JUNE 7, 1940
NEW YORK, Thursday—Yesterday afternoon, Mrs. Morgenthau and I drove down to a little craftshop which has been started two miles beyond Quantico, Va., on the main highway to Richmond. Here they are collecting handwork done by individual Virginia craftsmen. They have a good many hand-woven things, such as baby blankets, ties and the like. A number of individuals are sending in articles like baby garments, summer hats, bonnets and aprons. One potter, who has his own kiln, had some rather nice pieces of pottery on exhibition. A brown jug with some brown mugs looked as if it would fit into some cottage very well. A blue bean pot, while not the color I usually associate with Boston baked beans, still was very pleasant in color and had a delightful shape.
A group of Indians awaited us and presented me with a vase and a bowl. They had samples of their traditional bead work and basket work. One very nice old lady was demonstrating with her spinning wheel. She told me she thought she had carded and spun thousands of pounds of wool in her lifetime, but that she now no longer had her own sheep and the wool was not as good. That amused me, for it sounded like my mother-in-law, who believes that only when a thing is produced on her own farm is it really good.
There were men making baskets and caning chairs. I should say that the skills of the people in Virginia are excellent, but that they need some help in design and producing original articles for sale.

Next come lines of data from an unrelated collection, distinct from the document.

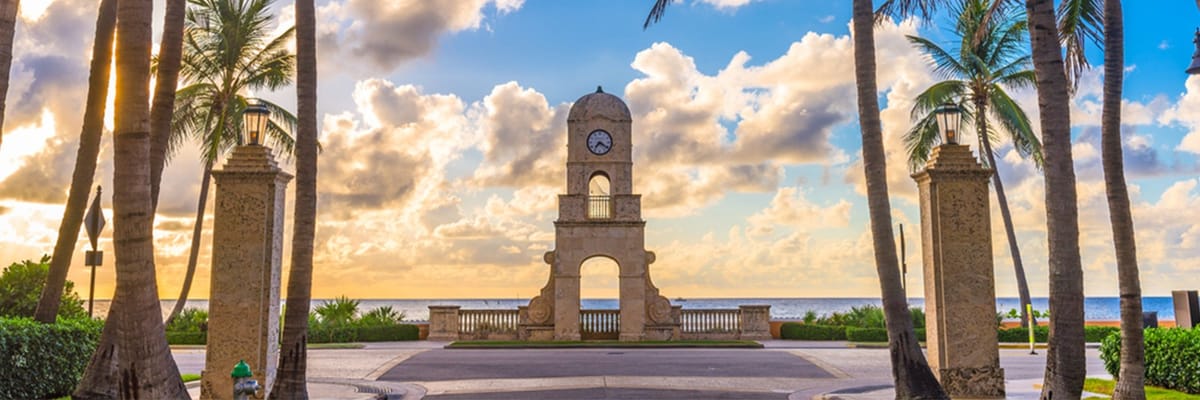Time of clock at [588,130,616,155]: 7:20
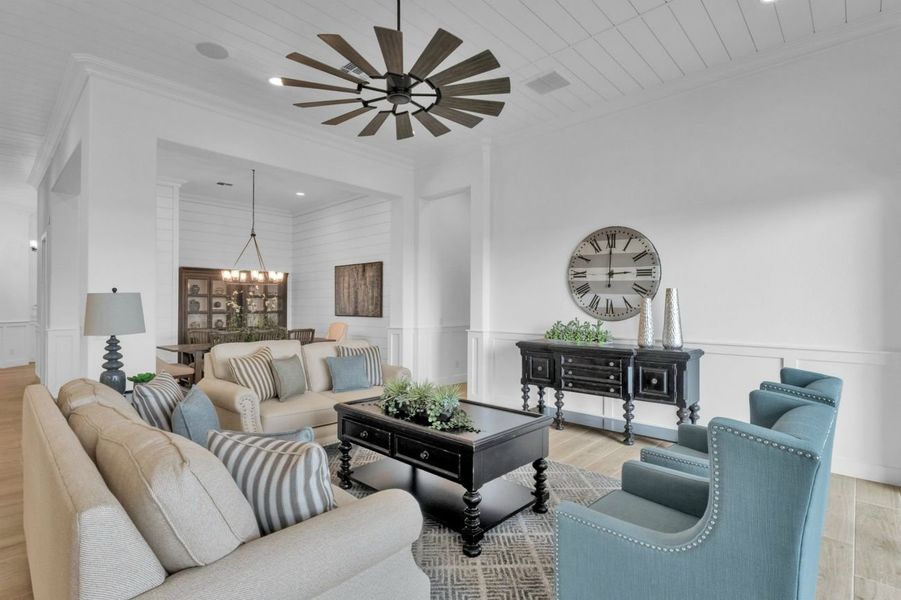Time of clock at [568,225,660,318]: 2:59
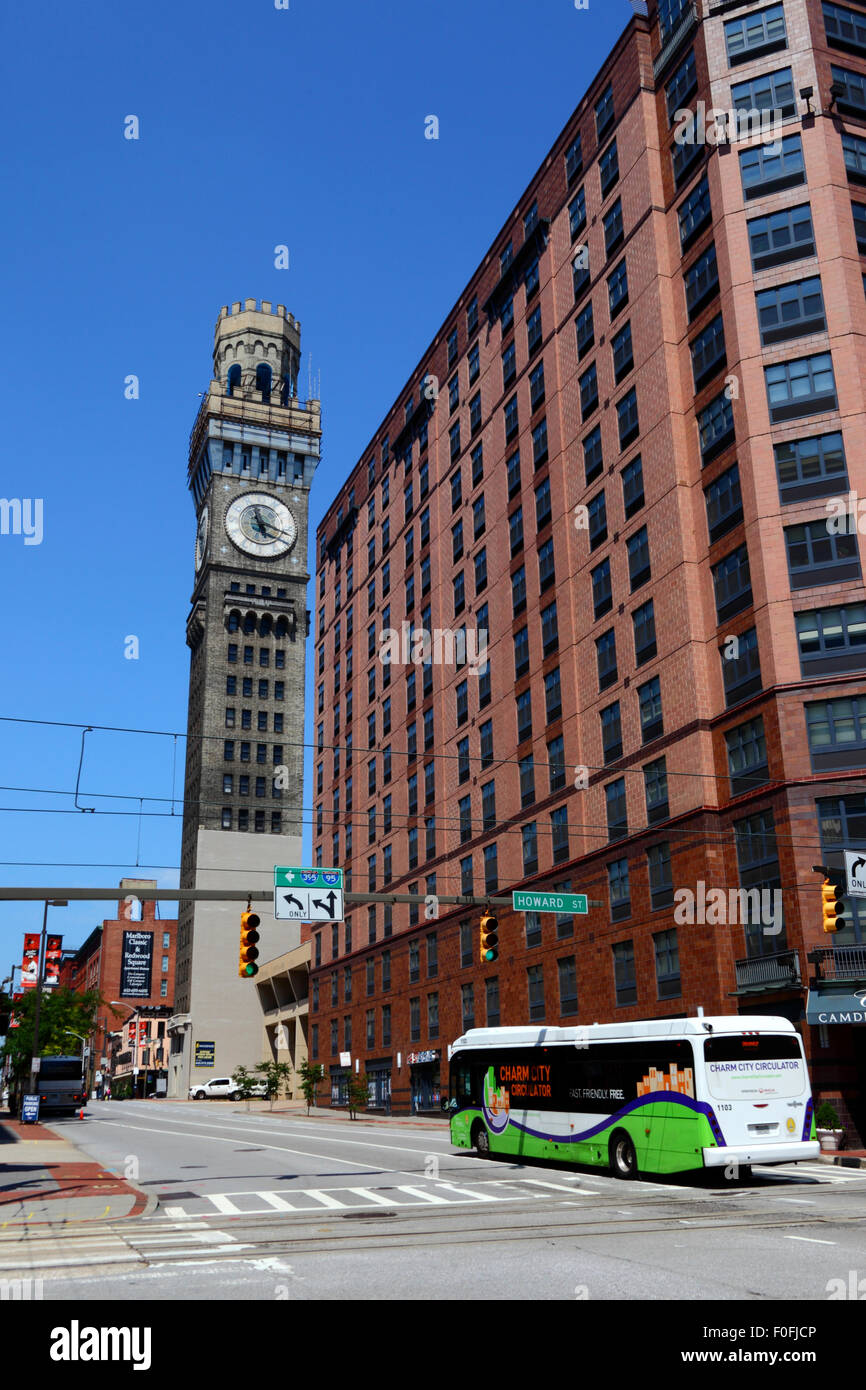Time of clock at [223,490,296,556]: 5:18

Yesterday the news came to us of a new grandson born in Boston. We are particularly happy to have everything go well with Anne and the baby. I hope soon to have a glimpse of this newest grandchild.
Back in Washington in plenty of time to greet our son and daughter, Elliott and Ruth, from Texas. They only spent a few hours with us, but it was a joy to see them, for it has been a long time since I have been with them.
Miss Thompson and I came to New York City by the midnight train last night and are trying to do a few errands today and then go to see a housing project in Red Hook, in which Mrs. Samuel Rosenman is deeply interested and where they are holding a meeting this afternoon. I am afraid there is no chance of the President joining me in Hyde Park this weekend, but these days everything must be subordinated to the work to be done. We will return to Washington Sunday evening.